Choose your rake type based on the outdoor projects you plan to tackle with it.
Some rakes are specific to the type of material you’re raking, such as shrub and berry rakes.
You can purchase the majority of these rake types at a local or big-box hardware store.
Start here if you’re plotting your landscaping plans for spring but aren’t sure which gardening tools are essential for your yard. We’ve researched the best types of rakes on the market so you can learn which ones are best for your home, making your planting and cleaning tasks much easier.
1. Garden Rake
Garden rakes are your standard, multipurpose rakes—the type you’ll likely find in every gardener’s shed. Sometimes referred to as a dirt rake, it has steel tines, which can be curved or straight, that are good for breaking up dirt and loosening tough soil.
2. Leaf or Lawn Rake
The leaf rake, sometimes known as a lawn rake, is predominately used for raking up (you guessed it) leaves, and grass clippings. Usually made of a lightweight material, a long handle, and a fan or triangle-shaped head, this rake has tines bent at roughly 90 degrees to grab leaves without damaging your yard.
3. Shrub Rake
A shrub rake looks similar to a leaf rake but miniaturized. It has short tines and a narrow head, allowing you to reach into tight and narrow spaces that your leaf rake is too large to access, such as around fences and below shrubs.
4. Leaf-Scoop Rake
A leaf-scoop rake is a leaf rake with an added feature: a set of curved edges that hold leaves you’ve raked until you’re ready to discard them into your compost bin.
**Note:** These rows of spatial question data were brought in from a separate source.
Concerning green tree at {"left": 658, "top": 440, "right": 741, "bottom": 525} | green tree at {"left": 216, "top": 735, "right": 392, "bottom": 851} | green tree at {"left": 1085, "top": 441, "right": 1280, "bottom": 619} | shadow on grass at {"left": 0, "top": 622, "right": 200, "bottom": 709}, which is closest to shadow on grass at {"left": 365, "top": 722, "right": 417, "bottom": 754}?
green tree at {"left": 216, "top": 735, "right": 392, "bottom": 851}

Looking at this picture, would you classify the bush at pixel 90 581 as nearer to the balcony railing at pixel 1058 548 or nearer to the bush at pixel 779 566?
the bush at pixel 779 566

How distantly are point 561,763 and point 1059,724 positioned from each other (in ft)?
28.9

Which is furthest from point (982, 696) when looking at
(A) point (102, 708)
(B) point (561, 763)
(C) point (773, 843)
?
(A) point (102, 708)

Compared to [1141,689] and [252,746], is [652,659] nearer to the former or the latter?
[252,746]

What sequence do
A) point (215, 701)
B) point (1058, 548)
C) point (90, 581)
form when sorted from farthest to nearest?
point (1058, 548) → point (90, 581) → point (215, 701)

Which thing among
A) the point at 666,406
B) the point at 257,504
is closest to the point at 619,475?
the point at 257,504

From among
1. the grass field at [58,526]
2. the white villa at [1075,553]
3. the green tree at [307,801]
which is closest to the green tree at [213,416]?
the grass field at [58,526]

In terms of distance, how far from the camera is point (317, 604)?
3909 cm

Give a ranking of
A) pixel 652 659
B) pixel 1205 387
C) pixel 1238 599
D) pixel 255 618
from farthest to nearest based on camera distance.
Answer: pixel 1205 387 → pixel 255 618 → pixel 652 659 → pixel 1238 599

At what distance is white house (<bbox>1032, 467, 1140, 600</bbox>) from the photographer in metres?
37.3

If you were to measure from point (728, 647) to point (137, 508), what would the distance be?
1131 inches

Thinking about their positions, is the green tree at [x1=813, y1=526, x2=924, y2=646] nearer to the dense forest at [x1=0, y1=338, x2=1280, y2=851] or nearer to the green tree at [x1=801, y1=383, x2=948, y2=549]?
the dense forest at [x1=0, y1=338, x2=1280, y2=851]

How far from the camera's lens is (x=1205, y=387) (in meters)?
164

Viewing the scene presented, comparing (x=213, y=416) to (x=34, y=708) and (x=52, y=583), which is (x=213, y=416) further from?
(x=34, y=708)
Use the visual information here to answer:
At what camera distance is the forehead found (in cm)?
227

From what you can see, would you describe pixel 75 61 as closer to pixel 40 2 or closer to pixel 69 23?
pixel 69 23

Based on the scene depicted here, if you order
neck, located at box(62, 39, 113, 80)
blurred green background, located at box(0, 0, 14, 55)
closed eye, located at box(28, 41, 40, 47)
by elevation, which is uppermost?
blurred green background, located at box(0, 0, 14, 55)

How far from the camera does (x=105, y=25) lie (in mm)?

Typically, these rakes are made of plastic and only suitable for leaves and other light organic material, but not gravel, soil or sand. They are useful if you have back problems and it hurts to bend over to pick up piles of leaves.
5. Landscape Rake
It’s unlikely you’ll need one of these for regular yard projects, as they are traditionally used by professional gardeners. Landscape rakes are used for large jobs like leveling soil or sand or resurfacing a yard. This rake type features a very wide head and short tines, and they’re made from strong metal to be able to withstand demanding yard work.
6. Gravel Rake
In looks, a gravel rake is very similar to a landscape rake, though the head is more narrow (18 to 28 inches compared to 30 to 38 inches). The tines are made of solid, strong metal, powerful enough to move pebbles around while also being lightweight for easy use.
7. Thatch Rake
Thatch is the buildup of natural debris at the base of your grass, and too much of it (over one-quarter inch) can encourage the growth of disease and become a spot for pests to hang out. A thatch rake is the answer to that problem, offering a way to pull up the thatch without harming your grass. Some thatch rakes are two-sided, with one side meant to pull up the thatch and the other meant to remove it. The tines of a thatch rake are more like blades, which are sharp enough to cut into the thatch and yank it out of the ground.
8. Power Rake
Power rakes run on a gasoline or an electric-powered engine, and much like lawn mowers, they take a lot of the work out of the process. All you have to do is push the rake along your grass, and it will remove yard debris and thatch. Some models come with collection bags, while others empty the yard debris behind them, which you can later gather up with a leaf rake.
9. Hand Rake
A miniature version of a rake meant for detailed work, a hand rake usually has three tines and you can maneuver it with one hand. They are great for working in flower beds, garden pots, and containers, in addition to pulling out weeds.
10. Berry Rake
A berry rake—also known as a berry picker—is intended to help you gather berries from your plants without getting pricked by thorns. The small, narrow tines break the berries free from branches and, depending on the model, deposit them into an attached bucket.
11. Lake Rake
Sometimes called pond rakes or algae rakes, you can use lake rakes on a pond or other body of water to collect algae, moss, or other unwanted aquatic plants. Sometimes, they have a flotation device on the end, and almost always have a non-slip grip on the handle.
12. Roof Rake
Made from plastic and extremely lightweight, roof rakes are meant to remove snow (and other unwanted items, like leaves) from your roof. Instead of tines, they feature a long blade, and they typically extend up to 20 feet for easy access to those difficult-to-reach spots.
13. Fire Rake
These rakes have become commonplace emergency items for homeowners who live in fire-prone areas, like the drought-affected West Coast. This type of rake is used to push soil into a fire to stop it from progressing closer to your home.
14. Hay Rake
A hay rake is used for large-scale agricultural projects. It typically attaches to a tractor and collects hay for baling.
15. Concrete Rake
Concrete rakes move and level wet concrete on patios or walkways. They have two sides: one with a flat edge for smoothing the concrete, and the other with a curved edge for scooping it.